Your first sentence contains your first presumption: that linguistic carryover should be a consequence of reincarnation. Please outline in suitable detail what "reincarnation" consists of in your model, and the preliminary studies you did to determine that the properties suggested by your model are based on observation. One of the things that defeats a good scientific proof is ill-defined and mobile goalposts.
It doesn't matter whether it's a Russian name. It's
her name. An infant learning to say
her name is unremarkable.
https://en.wikipedia.org/wiki/Natasha contains a list of notable people named Natasha. Note how many of them seem to have no Slavic origins or connections whatsoever. Further, since the child's parents gave her the name at birth, it can hardly be because they understood that she had a Slavic past life and named her accordingly.
...and therefore cannot be considered much of an authority on what a language is, especially when spoken by a toddler. Since you didn't know her when she was 6 months old, I take it this was told to you by a third party. What did you do to verify the testimony of the third party?
It seems that so far all we have is presumption and hearsay. Let's move on to evidence you observed directly, as that's the only evidence that really matters, empirically speaking:
The sum total of your "empirical" evidence in this case is a three-year-old who speaks Russian for reasons you simply seem to have chosen not to investigate. You verified that she had some proficiency in Russian and then assumed that this must be because she had some prior life experience that carried over into the present, that "must" have included a Slavic influence. You describe no methodology by which you tested, and attempted to falsify, your hypothesis with additional evidence. Your "proof" is purely attributional in this case -- you observe a phenomenon and immediately attribute it to a speculative cause with no further testing. That's the opposite of empiricism.
What is your formal training and experience with hypnosis? I will stipulate for the time being that you are reasonably familiar with the "recall techniques that Buddhist monks use." But you have not established yourself by any stated credential or qualification as an expert in hypnosis such that you can state such a comparison as a matter of evidence. Please provide a reference to published, peer-reviewed research that establishes the difference between your proffered technique and "hypnosis."
Please provide the published, peer-reviewed research that demonstrates via a transparent, complete, and correct methodology that the technique produces any of the results you claim. A method purported as empirical must be able to demonstrate empirical validity. Since your claim arises in and from a religion for which belief in reincarnation is a central tenet, and among which past-life claims inform social status, your audience cannot take your word that it is effective and free from bias.
What controlled experiments did you perform to establish the empirical validity of your modifications to the technique, independent of any previous empirical validation on the parent technique? You seem to imply that the parent method was formulated for willing subjects who believe in incarnation. To what extent was the parent technique and your modified technique validated on a properly controlled mix of subjects?
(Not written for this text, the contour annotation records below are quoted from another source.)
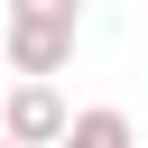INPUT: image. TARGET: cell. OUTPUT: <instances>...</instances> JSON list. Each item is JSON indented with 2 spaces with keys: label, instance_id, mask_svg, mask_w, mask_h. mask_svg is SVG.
I'll return each instance as SVG.
<instances>
[{
  "label": "cell",
  "instance_id": "6da1fadb",
  "mask_svg": "<svg viewBox=\"0 0 148 148\" xmlns=\"http://www.w3.org/2000/svg\"><path fill=\"white\" fill-rule=\"evenodd\" d=\"M0 28H9V74H37V83H56V74L74 65L83 0H9V9H0Z\"/></svg>",
  "mask_w": 148,
  "mask_h": 148
},
{
  "label": "cell",
  "instance_id": "7a4b0ae2",
  "mask_svg": "<svg viewBox=\"0 0 148 148\" xmlns=\"http://www.w3.org/2000/svg\"><path fill=\"white\" fill-rule=\"evenodd\" d=\"M65 120H74V111H65V92H56V83H37V74H18V83L0 92V139H18V148H56V139H65Z\"/></svg>",
  "mask_w": 148,
  "mask_h": 148
},
{
  "label": "cell",
  "instance_id": "3957f363",
  "mask_svg": "<svg viewBox=\"0 0 148 148\" xmlns=\"http://www.w3.org/2000/svg\"><path fill=\"white\" fill-rule=\"evenodd\" d=\"M56 148H139V130H130V111L92 102V111H74V120H65V139H56Z\"/></svg>",
  "mask_w": 148,
  "mask_h": 148
},
{
  "label": "cell",
  "instance_id": "277c9868",
  "mask_svg": "<svg viewBox=\"0 0 148 148\" xmlns=\"http://www.w3.org/2000/svg\"><path fill=\"white\" fill-rule=\"evenodd\" d=\"M0 148H18V139H0Z\"/></svg>",
  "mask_w": 148,
  "mask_h": 148
}]
</instances>
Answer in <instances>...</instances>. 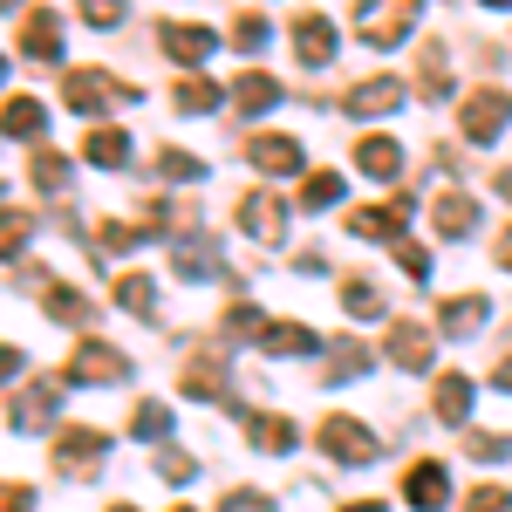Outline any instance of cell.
Listing matches in <instances>:
<instances>
[{
  "label": "cell",
  "mask_w": 512,
  "mask_h": 512,
  "mask_svg": "<svg viewBox=\"0 0 512 512\" xmlns=\"http://www.w3.org/2000/svg\"><path fill=\"white\" fill-rule=\"evenodd\" d=\"M294 48L308 69H328L335 62V21L328 14H294Z\"/></svg>",
  "instance_id": "10"
},
{
  "label": "cell",
  "mask_w": 512,
  "mask_h": 512,
  "mask_svg": "<svg viewBox=\"0 0 512 512\" xmlns=\"http://www.w3.org/2000/svg\"><path fill=\"white\" fill-rule=\"evenodd\" d=\"M21 55H28V62H62V21H55L48 7H35V14L21 21Z\"/></svg>",
  "instance_id": "11"
},
{
  "label": "cell",
  "mask_w": 512,
  "mask_h": 512,
  "mask_svg": "<svg viewBox=\"0 0 512 512\" xmlns=\"http://www.w3.org/2000/svg\"><path fill=\"white\" fill-rule=\"evenodd\" d=\"M82 14H89L96 28H117V21H123V0H82Z\"/></svg>",
  "instance_id": "43"
},
{
  "label": "cell",
  "mask_w": 512,
  "mask_h": 512,
  "mask_svg": "<svg viewBox=\"0 0 512 512\" xmlns=\"http://www.w3.org/2000/svg\"><path fill=\"white\" fill-rule=\"evenodd\" d=\"M417 89H424V96H444V89H451V62H444V48H424V62H417Z\"/></svg>",
  "instance_id": "30"
},
{
  "label": "cell",
  "mask_w": 512,
  "mask_h": 512,
  "mask_svg": "<svg viewBox=\"0 0 512 512\" xmlns=\"http://www.w3.org/2000/svg\"><path fill=\"white\" fill-rule=\"evenodd\" d=\"M246 164H260L267 178H294L301 171V144L294 137H253L246 144Z\"/></svg>",
  "instance_id": "15"
},
{
  "label": "cell",
  "mask_w": 512,
  "mask_h": 512,
  "mask_svg": "<svg viewBox=\"0 0 512 512\" xmlns=\"http://www.w3.org/2000/svg\"><path fill=\"white\" fill-rule=\"evenodd\" d=\"M246 437H253L260 451H274V458H280V451H294V437H301V431H294L287 417H267V410H253V417H246Z\"/></svg>",
  "instance_id": "24"
},
{
  "label": "cell",
  "mask_w": 512,
  "mask_h": 512,
  "mask_svg": "<svg viewBox=\"0 0 512 512\" xmlns=\"http://www.w3.org/2000/svg\"><path fill=\"white\" fill-rule=\"evenodd\" d=\"M110 512H137V506H110Z\"/></svg>",
  "instance_id": "53"
},
{
  "label": "cell",
  "mask_w": 512,
  "mask_h": 512,
  "mask_svg": "<svg viewBox=\"0 0 512 512\" xmlns=\"http://www.w3.org/2000/svg\"><path fill=\"white\" fill-rule=\"evenodd\" d=\"M499 192H506V198H512V171H499Z\"/></svg>",
  "instance_id": "50"
},
{
  "label": "cell",
  "mask_w": 512,
  "mask_h": 512,
  "mask_svg": "<svg viewBox=\"0 0 512 512\" xmlns=\"http://www.w3.org/2000/svg\"><path fill=\"white\" fill-rule=\"evenodd\" d=\"M403 96H410V89L396 76H376V82H355L349 96H342V110H349V117H390Z\"/></svg>",
  "instance_id": "9"
},
{
  "label": "cell",
  "mask_w": 512,
  "mask_h": 512,
  "mask_svg": "<svg viewBox=\"0 0 512 512\" xmlns=\"http://www.w3.org/2000/svg\"><path fill=\"white\" fill-rule=\"evenodd\" d=\"M403 499H410L417 512H444V499H451L444 465H410V472H403Z\"/></svg>",
  "instance_id": "13"
},
{
  "label": "cell",
  "mask_w": 512,
  "mask_h": 512,
  "mask_svg": "<svg viewBox=\"0 0 512 512\" xmlns=\"http://www.w3.org/2000/svg\"><path fill=\"white\" fill-rule=\"evenodd\" d=\"M41 103L35 96H7V137H41Z\"/></svg>",
  "instance_id": "28"
},
{
  "label": "cell",
  "mask_w": 512,
  "mask_h": 512,
  "mask_svg": "<svg viewBox=\"0 0 512 512\" xmlns=\"http://www.w3.org/2000/svg\"><path fill=\"white\" fill-rule=\"evenodd\" d=\"M478 226V198L472 192H458V185H451V192H437V233L444 239H465Z\"/></svg>",
  "instance_id": "18"
},
{
  "label": "cell",
  "mask_w": 512,
  "mask_h": 512,
  "mask_svg": "<svg viewBox=\"0 0 512 512\" xmlns=\"http://www.w3.org/2000/svg\"><path fill=\"white\" fill-rule=\"evenodd\" d=\"M233 41H239V48H267V21H260V14H239Z\"/></svg>",
  "instance_id": "42"
},
{
  "label": "cell",
  "mask_w": 512,
  "mask_h": 512,
  "mask_svg": "<svg viewBox=\"0 0 512 512\" xmlns=\"http://www.w3.org/2000/svg\"><path fill=\"white\" fill-rule=\"evenodd\" d=\"M55 403H62V383H55V376L35 383V390H14V403H7V431H41V424L55 417Z\"/></svg>",
  "instance_id": "7"
},
{
  "label": "cell",
  "mask_w": 512,
  "mask_h": 512,
  "mask_svg": "<svg viewBox=\"0 0 512 512\" xmlns=\"http://www.w3.org/2000/svg\"><path fill=\"white\" fill-rule=\"evenodd\" d=\"M171 512H192V506H171Z\"/></svg>",
  "instance_id": "54"
},
{
  "label": "cell",
  "mask_w": 512,
  "mask_h": 512,
  "mask_svg": "<svg viewBox=\"0 0 512 512\" xmlns=\"http://www.w3.org/2000/svg\"><path fill=\"white\" fill-rule=\"evenodd\" d=\"M35 185H41L48 198H55V192H69V158H55V151H41V158H35Z\"/></svg>",
  "instance_id": "34"
},
{
  "label": "cell",
  "mask_w": 512,
  "mask_h": 512,
  "mask_svg": "<svg viewBox=\"0 0 512 512\" xmlns=\"http://www.w3.org/2000/svg\"><path fill=\"white\" fill-rule=\"evenodd\" d=\"M21 233H28V226H21V212H7V226H0V239H7V260H21Z\"/></svg>",
  "instance_id": "46"
},
{
  "label": "cell",
  "mask_w": 512,
  "mask_h": 512,
  "mask_svg": "<svg viewBox=\"0 0 512 512\" xmlns=\"http://www.w3.org/2000/svg\"><path fill=\"white\" fill-rule=\"evenodd\" d=\"M158 472L171 478V485H185V478H192V458H185V451H158Z\"/></svg>",
  "instance_id": "44"
},
{
  "label": "cell",
  "mask_w": 512,
  "mask_h": 512,
  "mask_svg": "<svg viewBox=\"0 0 512 512\" xmlns=\"http://www.w3.org/2000/svg\"><path fill=\"white\" fill-rule=\"evenodd\" d=\"M185 396H205V403L226 396V355L219 349H198L192 362H185Z\"/></svg>",
  "instance_id": "16"
},
{
  "label": "cell",
  "mask_w": 512,
  "mask_h": 512,
  "mask_svg": "<svg viewBox=\"0 0 512 512\" xmlns=\"http://www.w3.org/2000/svg\"><path fill=\"white\" fill-rule=\"evenodd\" d=\"M355 171H369V178H396V171H403V151H396L390 137H369V144H355Z\"/></svg>",
  "instance_id": "26"
},
{
  "label": "cell",
  "mask_w": 512,
  "mask_h": 512,
  "mask_svg": "<svg viewBox=\"0 0 512 512\" xmlns=\"http://www.w3.org/2000/svg\"><path fill=\"white\" fill-rule=\"evenodd\" d=\"M321 451L328 458H342V465H376V437H369V424H355V417H328L321 424Z\"/></svg>",
  "instance_id": "5"
},
{
  "label": "cell",
  "mask_w": 512,
  "mask_h": 512,
  "mask_svg": "<svg viewBox=\"0 0 512 512\" xmlns=\"http://www.w3.org/2000/svg\"><path fill=\"white\" fill-rule=\"evenodd\" d=\"M465 512H512V492L506 485H478L472 499H465Z\"/></svg>",
  "instance_id": "41"
},
{
  "label": "cell",
  "mask_w": 512,
  "mask_h": 512,
  "mask_svg": "<svg viewBox=\"0 0 512 512\" xmlns=\"http://www.w3.org/2000/svg\"><path fill=\"white\" fill-rule=\"evenodd\" d=\"M62 96H69L76 117H103L110 103H130L137 89H130V82H110L103 69H69V76H62Z\"/></svg>",
  "instance_id": "2"
},
{
  "label": "cell",
  "mask_w": 512,
  "mask_h": 512,
  "mask_svg": "<svg viewBox=\"0 0 512 512\" xmlns=\"http://www.w3.org/2000/svg\"><path fill=\"white\" fill-rule=\"evenodd\" d=\"M239 226L260 239V246H280L287 239V205H280L274 192H253V198H239Z\"/></svg>",
  "instance_id": "8"
},
{
  "label": "cell",
  "mask_w": 512,
  "mask_h": 512,
  "mask_svg": "<svg viewBox=\"0 0 512 512\" xmlns=\"http://www.w3.org/2000/svg\"><path fill=\"white\" fill-rule=\"evenodd\" d=\"M376 355L362 349V342H335V355H328V369H321V383H349V376H362Z\"/></svg>",
  "instance_id": "27"
},
{
  "label": "cell",
  "mask_w": 512,
  "mask_h": 512,
  "mask_svg": "<svg viewBox=\"0 0 512 512\" xmlns=\"http://www.w3.org/2000/svg\"><path fill=\"white\" fill-rule=\"evenodd\" d=\"M390 362H396V369H431V328L396 321V328H390Z\"/></svg>",
  "instance_id": "17"
},
{
  "label": "cell",
  "mask_w": 512,
  "mask_h": 512,
  "mask_svg": "<svg viewBox=\"0 0 512 512\" xmlns=\"http://www.w3.org/2000/svg\"><path fill=\"white\" fill-rule=\"evenodd\" d=\"M69 376H76V383H96V390H110V383H130V355L110 349V342H96V335H82L76 355H69Z\"/></svg>",
  "instance_id": "3"
},
{
  "label": "cell",
  "mask_w": 512,
  "mask_h": 512,
  "mask_svg": "<svg viewBox=\"0 0 512 512\" xmlns=\"http://www.w3.org/2000/svg\"><path fill=\"white\" fill-rule=\"evenodd\" d=\"M485 7H512V0H485Z\"/></svg>",
  "instance_id": "52"
},
{
  "label": "cell",
  "mask_w": 512,
  "mask_h": 512,
  "mask_svg": "<svg viewBox=\"0 0 512 512\" xmlns=\"http://www.w3.org/2000/svg\"><path fill=\"white\" fill-rule=\"evenodd\" d=\"M260 349H267V355H308V349H315V328H301V321H267Z\"/></svg>",
  "instance_id": "25"
},
{
  "label": "cell",
  "mask_w": 512,
  "mask_h": 512,
  "mask_svg": "<svg viewBox=\"0 0 512 512\" xmlns=\"http://www.w3.org/2000/svg\"><path fill=\"white\" fill-rule=\"evenodd\" d=\"M171 103H178L185 117H205V110L219 103V89H212V82H205V76H185V82H178V96H171Z\"/></svg>",
  "instance_id": "32"
},
{
  "label": "cell",
  "mask_w": 512,
  "mask_h": 512,
  "mask_svg": "<svg viewBox=\"0 0 512 512\" xmlns=\"http://www.w3.org/2000/svg\"><path fill=\"white\" fill-rule=\"evenodd\" d=\"M35 294H41V308H48L55 321H69V328H82V321L96 315L89 294H76V287H62V280H48V274H35Z\"/></svg>",
  "instance_id": "12"
},
{
  "label": "cell",
  "mask_w": 512,
  "mask_h": 512,
  "mask_svg": "<svg viewBox=\"0 0 512 512\" xmlns=\"http://www.w3.org/2000/svg\"><path fill=\"white\" fill-rule=\"evenodd\" d=\"M123 158H130V137H123V130H96V137H89V164L117 171Z\"/></svg>",
  "instance_id": "33"
},
{
  "label": "cell",
  "mask_w": 512,
  "mask_h": 512,
  "mask_svg": "<svg viewBox=\"0 0 512 512\" xmlns=\"http://www.w3.org/2000/svg\"><path fill=\"white\" fill-rule=\"evenodd\" d=\"M164 48H171V62L198 69V62L212 55V28H185V21H171V28H164Z\"/></svg>",
  "instance_id": "20"
},
{
  "label": "cell",
  "mask_w": 512,
  "mask_h": 512,
  "mask_svg": "<svg viewBox=\"0 0 512 512\" xmlns=\"http://www.w3.org/2000/svg\"><path fill=\"white\" fill-rule=\"evenodd\" d=\"M233 103L246 110V117H260V110H274V103H280V82L260 76V69H246V76L233 82Z\"/></svg>",
  "instance_id": "22"
},
{
  "label": "cell",
  "mask_w": 512,
  "mask_h": 512,
  "mask_svg": "<svg viewBox=\"0 0 512 512\" xmlns=\"http://www.w3.org/2000/svg\"><path fill=\"white\" fill-rule=\"evenodd\" d=\"M226 335H233V342H260V335H267V315H260L253 301H233V308H226Z\"/></svg>",
  "instance_id": "29"
},
{
  "label": "cell",
  "mask_w": 512,
  "mask_h": 512,
  "mask_svg": "<svg viewBox=\"0 0 512 512\" xmlns=\"http://www.w3.org/2000/svg\"><path fill=\"white\" fill-rule=\"evenodd\" d=\"M158 171L171 178V185H185V178H205V164L185 158V151H158Z\"/></svg>",
  "instance_id": "40"
},
{
  "label": "cell",
  "mask_w": 512,
  "mask_h": 512,
  "mask_svg": "<svg viewBox=\"0 0 512 512\" xmlns=\"http://www.w3.org/2000/svg\"><path fill=\"white\" fill-rule=\"evenodd\" d=\"M103 451H110L103 431H62L55 437V472L62 478H89L96 465H103Z\"/></svg>",
  "instance_id": "6"
},
{
  "label": "cell",
  "mask_w": 512,
  "mask_h": 512,
  "mask_svg": "<svg viewBox=\"0 0 512 512\" xmlns=\"http://www.w3.org/2000/svg\"><path fill=\"white\" fill-rule=\"evenodd\" d=\"M417 14H424V0H355V41L396 48V41H410Z\"/></svg>",
  "instance_id": "1"
},
{
  "label": "cell",
  "mask_w": 512,
  "mask_h": 512,
  "mask_svg": "<svg viewBox=\"0 0 512 512\" xmlns=\"http://www.w3.org/2000/svg\"><path fill=\"white\" fill-rule=\"evenodd\" d=\"M130 431L164 437V431H171V410H164V403H137V410H130Z\"/></svg>",
  "instance_id": "38"
},
{
  "label": "cell",
  "mask_w": 512,
  "mask_h": 512,
  "mask_svg": "<svg viewBox=\"0 0 512 512\" xmlns=\"http://www.w3.org/2000/svg\"><path fill=\"white\" fill-rule=\"evenodd\" d=\"M403 219H410V198H396V205H355V212H349V233L396 239V233H403Z\"/></svg>",
  "instance_id": "14"
},
{
  "label": "cell",
  "mask_w": 512,
  "mask_h": 512,
  "mask_svg": "<svg viewBox=\"0 0 512 512\" xmlns=\"http://www.w3.org/2000/svg\"><path fill=\"white\" fill-rule=\"evenodd\" d=\"M117 301L130 308V315H151V308H158V287H151V274H123V280H117Z\"/></svg>",
  "instance_id": "31"
},
{
  "label": "cell",
  "mask_w": 512,
  "mask_h": 512,
  "mask_svg": "<svg viewBox=\"0 0 512 512\" xmlns=\"http://www.w3.org/2000/svg\"><path fill=\"white\" fill-rule=\"evenodd\" d=\"M499 390H512V355H506V362H499Z\"/></svg>",
  "instance_id": "48"
},
{
  "label": "cell",
  "mask_w": 512,
  "mask_h": 512,
  "mask_svg": "<svg viewBox=\"0 0 512 512\" xmlns=\"http://www.w3.org/2000/svg\"><path fill=\"white\" fill-rule=\"evenodd\" d=\"M506 123H512V96L506 89H478V96H465V110H458V130H465L472 144H492Z\"/></svg>",
  "instance_id": "4"
},
{
  "label": "cell",
  "mask_w": 512,
  "mask_h": 512,
  "mask_svg": "<svg viewBox=\"0 0 512 512\" xmlns=\"http://www.w3.org/2000/svg\"><path fill=\"white\" fill-rule=\"evenodd\" d=\"M499 260H506V267H512V233H506V239H499Z\"/></svg>",
  "instance_id": "49"
},
{
  "label": "cell",
  "mask_w": 512,
  "mask_h": 512,
  "mask_svg": "<svg viewBox=\"0 0 512 512\" xmlns=\"http://www.w3.org/2000/svg\"><path fill=\"white\" fill-rule=\"evenodd\" d=\"M342 308H349V315H383V294H376L369 280H342Z\"/></svg>",
  "instance_id": "36"
},
{
  "label": "cell",
  "mask_w": 512,
  "mask_h": 512,
  "mask_svg": "<svg viewBox=\"0 0 512 512\" xmlns=\"http://www.w3.org/2000/svg\"><path fill=\"white\" fill-rule=\"evenodd\" d=\"M437 321H444V335H478V321H485V294H451V301L437 308Z\"/></svg>",
  "instance_id": "23"
},
{
  "label": "cell",
  "mask_w": 512,
  "mask_h": 512,
  "mask_svg": "<svg viewBox=\"0 0 512 512\" xmlns=\"http://www.w3.org/2000/svg\"><path fill=\"white\" fill-rule=\"evenodd\" d=\"M0 512H35V492H28V485H7V499H0Z\"/></svg>",
  "instance_id": "47"
},
{
  "label": "cell",
  "mask_w": 512,
  "mask_h": 512,
  "mask_svg": "<svg viewBox=\"0 0 512 512\" xmlns=\"http://www.w3.org/2000/svg\"><path fill=\"white\" fill-rule=\"evenodd\" d=\"M396 267H403L410 287H417V280H431V253H424V246H410V239H396Z\"/></svg>",
  "instance_id": "39"
},
{
  "label": "cell",
  "mask_w": 512,
  "mask_h": 512,
  "mask_svg": "<svg viewBox=\"0 0 512 512\" xmlns=\"http://www.w3.org/2000/svg\"><path fill=\"white\" fill-rule=\"evenodd\" d=\"M219 512H274V499H267V492H233Z\"/></svg>",
  "instance_id": "45"
},
{
  "label": "cell",
  "mask_w": 512,
  "mask_h": 512,
  "mask_svg": "<svg viewBox=\"0 0 512 512\" xmlns=\"http://www.w3.org/2000/svg\"><path fill=\"white\" fill-rule=\"evenodd\" d=\"M335 198H342V178H335V171H315V178H308V192H301V205L321 212V205H335Z\"/></svg>",
  "instance_id": "37"
},
{
  "label": "cell",
  "mask_w": 512,
  "mask_h": 512,
  "mask_svg": "<svg viewBox=\"0 0 512 512\" xmlns=\"http://www.w3.org/2000/svg\"><path fill=\"white\" fill-rule=\"evenodd\" d=\"M342 512H383V506H342Z\"/></svg>",
  "instance_id": "51"
},
{
  "label": "cell",
  "mask_w": 512,
  "mask_h": 512,
  "mask_svg": "<svg viewBox=\"0 0 512 512\" xmlns=\"http://www.w3.org/2000/svg\"><path fill=\"white\" fill-rule=\"evenodd\" d=\"M178 274L185 280H219V246H212L205 233L178 239Z\"/></svg>",
  "instance_id": "21"
},
{
  "label": "cell",
  "mask_w": 512,
  "mask_h": 512,
  "mask_svg": "<svg viewBox=\"0 0 512 512\" xmlns=\"http://www.w3.org/2000/svg\"><path fill=\"white\" fill-rule=\"evenodd\" d=\"M465 451L485 458V465H499V458H512V437L506 431H472V437H465Z\"/></svg>",
  "instance_id": "35"
},
{
  "label": "cell",
  "mask_w": 512,
  "mask_h": 512,
  "mask_svg": "<svg viewBox=\"0 0 512 512\" xmlns=\"http://www.w3.org/2000/svg\"><path fill=\"white\" fill-rule=\"evenodd\" d=\"M437 417H444V424H465V417H472V376H465V369L437 376Z\"/></svg>",
  "instance_id": "19"
}]
</instances>
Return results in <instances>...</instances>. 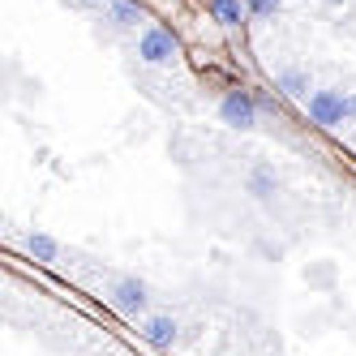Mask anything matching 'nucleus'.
<instances>
[{"mask_svg": "<svg viewBox=\"0 0 356 356\" xmlns=\"http://www.w3.org/2000/svg\"><path fill=\"white\" fill-rule=\"evenodd\" d=\"M344 116H352V120H356V94H348V99H344Z\"/></svg>", "mask_w": 356, "mask_h": 356, "instance_id": "f8f14e48", "label": "nucleus"}, {"mask_svg": "<svg viewBox=\"0 0 356 356\" xmlns=\"http://www.w3.org/2000/svg\"><path fill=\"white\" fill-rule=\"evenodd\" d=\"M279 86H283L288 94H305V90H309V77L296 73V69H288V73H279Z\"/></svg>", "mask_w": 356, "mask_h": 356, "instance_id": "0eeeda50", "label": "nucleus"}, {"mask_svg": "<svg viewBox=\"0 0 356 356\" xmlns=\"http://www.w3.org/2000/svg\"><path fill=\"white\" fill-rule=\"evenodd\" d=\"M210 9H215V18L223 26H236L240 22V0H210Z\"/></svg>", "mask_w": 356, "mask_h": 356, "instance_id": "423d86ee", "label": "nucleus"}, {"mask_svg": "<svg viewBox=\"0 0 356 356\" xmlns=\"http://www.w3.org/2000/svg\"><path fill=\"white\" fill-rule=\"evenodd\" d=\"M327 5H344V0H327Z\"/></svg>", "mask_w": 356, "mask_h": 356, "instance_id": "ddd939ff", "label": "nucleus"}, {"mask_svg": "<svg viewBox=\"0 0 356 356\" xmlns=\"http://www.w3.org/2000/svg\"><path fill=\"white\" fill-rule=\"evenodd\" d=\"M116 305H120L125 314H142V309H147V288H142L138 279H125L116 288Z\"/></svg>", "mask_w": 356, "mask_h": 356, "instance_id": "20e7f679", "label": "nucleus"}, {"mask_svg": "<svg viewBox=\"0 0 356 356\" xmlns=\"http://www.w3.org/2000/svg\"><path fill=\"white\" fill-rule=\"evenodd\" d=\"M30 253H39L43 262H56V240H47V236H30Z\"/></svg>", "mask_w": 356, "mask_h": 356, "instance_id": "6e6552de", "label": "nucleus"}, {"mask_svg": "<svg viewBox=\"0 0 356 356\" xmlns=\"http://www.w3.org/2000/svg\"><path fill=\"white\" fill-rule=\"evenodd\" d=\"M147 339H151V344H159V348H168L172 339H176V322H172V318H151Z\"/></svg>", "mask_w": 356, "mask_h": 356, "instance_id": "39448f33", "label": "nucleus"}, {"mask_svg": "<svg viewBox=\"0 0 356 356\" xmlns=\"http://www.w3.org/2000/svg\"><path fill=\"white\" fill-rule=\"evenodd\" d=\"M249 189L257 193V198H266V193L275 189V181H270V172H266V168H262V172H253V176H249Z\"/></svg>", "mask_w": 356, "mask_h": 356, "instance_id": "1a4fd4ad", "label": "nucleus"}, {"mask_svg": "<svg viewBox=\"0 0 356 356\" xmlns=\"http://www.w3.org/2000/svg\"><path fill=\"white\" fill-rule=\"evenodd\" d=\"M219 116L223 125H232V129H253V116H257V103L249 99L245 90H232L228 99L219 103Z\"/></svg>", "mask_w": 356, "mask_h": 356, "instance_id": "f257e3e1", "label": "nucleus"}, {"mask_svg": "<svg viewBox=\"0 0 356 356\" xmlns=\"http://www.w3.org/2000/svg\"><path fill=\"white\" fill-rule=\"evenodd\" d=\"M309 116L318 120V125H339L344 120V94L339 90H314L309 94Z\"/></svg>", "mask_w": 356, "mask_h": 356, "instance_id": "f03ea898", "label": "nucleus"}, {"mask_svg": "<svg viewBox=\"0 0 356 356\" xmlns=\"http://www.w3.org/2000/svg\"><path fill=\"white\" fill-rule=\"evenodd\" d=\"M249 9L253 13H275V9H279V0H249Z\"/></svg>", "mask_w": 356, "mask_h": 356, "instance_id": "9b49d317", "label": "nucleus"}, {"mask_svg": "<svg viewBox=\"0 0 356 356\" xmlns=\"http://www.w3.org/2000/svg\"><path fill=\"white\" fill-rule=\"evenodd\" d=\"M176 52V39L168 35V30H147V35L138 39V56L147 64H168Z\"/></svg>", "mask_w": 356, "mask_h": 356, "instance_id": "7ed1b4c3", "label": "nucleus"}, {"mask_svg": "<svg viewBox=\"0 0 356 356\" xmlns=\"http://www.w3.org/2000/svg\"><path fill=\"white\" fill-rule=\"evenodd\" d=\"M112 18H116L120 26H129V22H138V9H134V5H129V0H120V5H116V9H112Z\"/></svg>", "mask_w": 356, "mask_h": 356, "instance_id": "9d476101", "label": "nucleus"}]
</instances>
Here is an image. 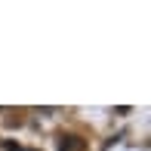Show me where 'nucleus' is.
Listing matches in <instances>:
<instances>
[{
	"instance_id": "1",
	"label": "nucleus",
	"mask_w": 151,
	"mask_h": 151,
	"mask_svg": "<svg viewBox=\"0 0 151 151\" xmlns=\"http://www.w3.org/2000/svg\"><path fill=\"white\" fill-rule=\"evenodd\" d=\"M80 148H83V145H80L77 136H68V139L62 142V151H80Z\"/></svg>"
}]
</instances>
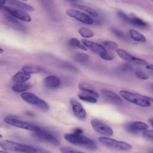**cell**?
<instances>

Please describe your method in enough detail so that someone reasonably versed in the scientific method can evaluate its strength.
I will address the case studies allegedly based on this method once you have demonstrate the validity of the method. The actual cases are moot until then.
This indicates that you were favoring a certain outcome and are not necessarily therefore a dispassionate researcher. Since the technique you mention is allegedly well known in Buddhism, did you allow your subjects to be interviewed or mediated by other experts in the technique to validate the results? Or did you rely solely on your own examination and interpretations?
This is especially important since your previous thread seems to indicate you are just as motivated in establishing your own personal prowess as you are in supplying objective, empirical proofs for your religious beliefs. Your "success" in recovering past memories might be explained also by your desire to believe that you have skills that would be praised and valued by your religious peers. Since a proper empiricism would eliminate evident biases in the researcher deriving from such things as narcissism, you need to tell us what empirical controls you applied, if any, to address this.
There may be, but you haven't provided any. Your first case is simply an assumption drawn from incomplete data. The remainder of your cases are personal claims made on the basis of an alleged religious technique for which you provide no suitable validation. All of it is anecdotal.
What precisely do you mean by "open mind" in this thread? If I read between the lines, you seem to suggest that open-mindedness would involve relaxing or ignoring appropriate empirical controls as they affect your claims.
That is simply not going to happen, so don't bother asking. Far too many fringe claimants have tried to gaslight their critics into believing that they must lower their standards in order to participate in the debate. I assure you the audience here is well attuned to such shoddy and transparent tactics.
A very large part of my job involves testing putatively scientific claims for validity. I will be merciless, but fair according to science. If you can meet the reasonable standards of scientific inquiry, you will having nothing to fear. If you're simply going to play the same social-engineering games as your predecessors, and as you've done in the past, I will afford you
no quarter whatsoever. Whereupon I predict you will fabricate some excuse to ignore me.
Let me ask you this question: Are you open-minded enough to consider as a real possibility that your religious beliefs are false?